Put $S=\{f(\pi^5):f(x)\in \Bbb Q[x]\}$. Prove that $S$ is not a subfield of $\Bbb C$.
My attempt at a solution by contradiction, consider the 5th subfield axiom if $a$ has an inverse $b$ then $ab=1$ so now let $a=f(\pi^5)$ and $b=g(\pi^5)$ then $ab=f(\pi^5)g(\pi^5)=1$ but we know that $f(\pi^5)\ne 1$ as it is transcendent thus a contradiction
is this right? and if not can anyone guide me from here?
On
Whatever be $f(x)\in \Bbb Q[x]$, you have $f(\pi^5)$ is a trascendental number because if not $\pi^5$ would be algebraic. Then all the elements of $S$ being trascendental, the number $1\notin S$ i.e. $S$ has not the identity for the group multiplicative hence can not be a field.
On
Let $a$ be a complex number. The map $$ e_a\colon\mathbb{Q}[x]\to \mathbb{C},\qquad e_a(f)=f(a) $$ is a ring homomorphism and its image is $S_a=\{f(a):f\in\mathbb{Q}[x]\}$, so $S_a$ is a subring of $\mathbb{C}$. Your case is $a=\pi^5$.
If $a$ is transcendental, then $\ker e_a=\{0\}$, so the homomorphism is injective and $S_a\cong\mathbb{Q}[x]$ as rings. Since $\mathbb{Q}[x]$ is not a field, neither $S_a$ is.
If $a$ is transcendental, then all of its powers $a^n$, with $n>0$ are transcendental. Indeed, if $g(a^n)=0$ for a nonzero polynomial $g\in\mathbb{Q}[x]$, we would have a nonzero polynomial $g_0\in\mathbb{Q}[x]$ with $g_0(a)=0$. So $\pi^5$ is transcendental, because $\pi$ is.

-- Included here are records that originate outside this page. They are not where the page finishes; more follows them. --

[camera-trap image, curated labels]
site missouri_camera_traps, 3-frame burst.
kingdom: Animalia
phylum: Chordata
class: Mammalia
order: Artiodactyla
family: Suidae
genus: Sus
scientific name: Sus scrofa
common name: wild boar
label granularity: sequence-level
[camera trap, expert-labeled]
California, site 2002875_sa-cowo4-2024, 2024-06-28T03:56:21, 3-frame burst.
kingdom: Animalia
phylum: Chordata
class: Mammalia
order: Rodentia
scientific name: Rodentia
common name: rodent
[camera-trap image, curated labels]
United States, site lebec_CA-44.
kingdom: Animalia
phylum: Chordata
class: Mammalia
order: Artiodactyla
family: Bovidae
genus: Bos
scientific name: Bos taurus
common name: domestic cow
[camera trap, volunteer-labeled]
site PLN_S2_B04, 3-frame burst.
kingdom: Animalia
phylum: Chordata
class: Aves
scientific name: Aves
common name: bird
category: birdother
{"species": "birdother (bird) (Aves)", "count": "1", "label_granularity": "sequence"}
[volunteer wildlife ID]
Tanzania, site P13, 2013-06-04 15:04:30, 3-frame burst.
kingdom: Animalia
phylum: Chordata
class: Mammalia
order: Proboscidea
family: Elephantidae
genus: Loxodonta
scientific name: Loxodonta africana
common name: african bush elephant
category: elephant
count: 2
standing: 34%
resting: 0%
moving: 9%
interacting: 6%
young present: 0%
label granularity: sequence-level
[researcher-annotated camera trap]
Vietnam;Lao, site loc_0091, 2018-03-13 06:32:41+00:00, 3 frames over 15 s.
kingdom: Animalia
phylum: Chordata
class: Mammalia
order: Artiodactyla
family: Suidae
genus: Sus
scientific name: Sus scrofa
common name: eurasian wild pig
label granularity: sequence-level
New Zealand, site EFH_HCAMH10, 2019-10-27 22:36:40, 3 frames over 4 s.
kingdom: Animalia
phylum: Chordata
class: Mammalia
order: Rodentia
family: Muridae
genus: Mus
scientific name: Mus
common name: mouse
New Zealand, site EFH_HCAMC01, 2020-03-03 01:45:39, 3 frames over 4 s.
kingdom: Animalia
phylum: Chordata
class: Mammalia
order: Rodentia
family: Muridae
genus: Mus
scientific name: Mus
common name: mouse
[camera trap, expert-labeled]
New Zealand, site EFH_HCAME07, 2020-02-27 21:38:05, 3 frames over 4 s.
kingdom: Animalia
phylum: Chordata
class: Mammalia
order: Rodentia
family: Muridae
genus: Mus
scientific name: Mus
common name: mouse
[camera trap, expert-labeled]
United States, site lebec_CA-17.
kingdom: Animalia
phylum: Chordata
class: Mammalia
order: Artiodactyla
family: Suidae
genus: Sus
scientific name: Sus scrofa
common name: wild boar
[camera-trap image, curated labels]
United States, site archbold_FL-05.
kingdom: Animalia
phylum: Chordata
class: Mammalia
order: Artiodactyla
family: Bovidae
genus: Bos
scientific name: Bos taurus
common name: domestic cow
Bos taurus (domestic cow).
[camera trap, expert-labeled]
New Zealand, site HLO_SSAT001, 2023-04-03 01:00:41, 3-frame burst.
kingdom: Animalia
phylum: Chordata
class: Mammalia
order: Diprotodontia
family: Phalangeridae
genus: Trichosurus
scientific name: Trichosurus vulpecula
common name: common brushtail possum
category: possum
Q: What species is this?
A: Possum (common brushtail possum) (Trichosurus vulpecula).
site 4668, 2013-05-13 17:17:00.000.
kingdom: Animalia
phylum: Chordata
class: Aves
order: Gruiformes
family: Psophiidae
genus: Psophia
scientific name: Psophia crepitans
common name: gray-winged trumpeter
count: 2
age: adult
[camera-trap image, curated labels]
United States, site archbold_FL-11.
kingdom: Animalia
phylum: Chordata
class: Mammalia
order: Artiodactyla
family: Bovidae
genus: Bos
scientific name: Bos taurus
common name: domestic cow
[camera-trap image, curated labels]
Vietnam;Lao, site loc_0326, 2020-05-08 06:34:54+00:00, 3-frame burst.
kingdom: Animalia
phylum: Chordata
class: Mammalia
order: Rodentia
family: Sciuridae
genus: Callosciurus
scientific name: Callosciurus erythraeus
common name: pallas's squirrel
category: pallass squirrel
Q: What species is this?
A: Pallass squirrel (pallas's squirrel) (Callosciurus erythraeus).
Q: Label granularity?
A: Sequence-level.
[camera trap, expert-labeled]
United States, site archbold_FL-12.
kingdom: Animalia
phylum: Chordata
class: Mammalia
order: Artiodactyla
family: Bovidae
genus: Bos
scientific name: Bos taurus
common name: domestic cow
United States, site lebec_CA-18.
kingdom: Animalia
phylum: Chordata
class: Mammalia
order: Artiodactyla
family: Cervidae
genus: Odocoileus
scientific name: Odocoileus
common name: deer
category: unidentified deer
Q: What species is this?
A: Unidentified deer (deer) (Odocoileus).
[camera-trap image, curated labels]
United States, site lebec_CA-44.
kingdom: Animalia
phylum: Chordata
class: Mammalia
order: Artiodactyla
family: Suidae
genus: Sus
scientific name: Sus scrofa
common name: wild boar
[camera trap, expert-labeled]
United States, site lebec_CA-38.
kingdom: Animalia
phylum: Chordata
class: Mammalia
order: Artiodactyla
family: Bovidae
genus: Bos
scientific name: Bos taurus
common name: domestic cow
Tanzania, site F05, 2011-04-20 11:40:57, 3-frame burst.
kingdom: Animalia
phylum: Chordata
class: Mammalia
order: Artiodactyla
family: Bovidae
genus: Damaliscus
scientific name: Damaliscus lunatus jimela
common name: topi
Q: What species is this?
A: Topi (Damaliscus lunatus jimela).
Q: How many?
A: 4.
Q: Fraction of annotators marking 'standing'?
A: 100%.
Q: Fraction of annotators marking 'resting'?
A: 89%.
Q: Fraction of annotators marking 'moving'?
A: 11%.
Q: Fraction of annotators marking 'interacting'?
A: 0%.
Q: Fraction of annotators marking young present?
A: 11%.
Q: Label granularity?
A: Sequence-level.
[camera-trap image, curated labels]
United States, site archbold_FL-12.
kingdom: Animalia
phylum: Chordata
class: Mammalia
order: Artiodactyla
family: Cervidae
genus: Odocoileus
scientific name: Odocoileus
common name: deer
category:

You're on the right track but you should argue as follows:
Let $a=\pi^5$. Then $a\in S$ and $a\ne0$. If there existed $b \in S$ such that $ab=1$, then we'd have $b=g(\pi^5)$ and $\pi^5g(\pi^5)=1$, which contradicts the fact that $\pi$ is transcendental because we'd have $h(\pi)=0$ for $h(x)=x^5g(x^5)-1 \in \mathbb Q[x]$, with $h \ne 0$.
Thus $a=\pi^5$ is an element of $S$ that does not have an inverse in $S$ and so $S$ is not a field.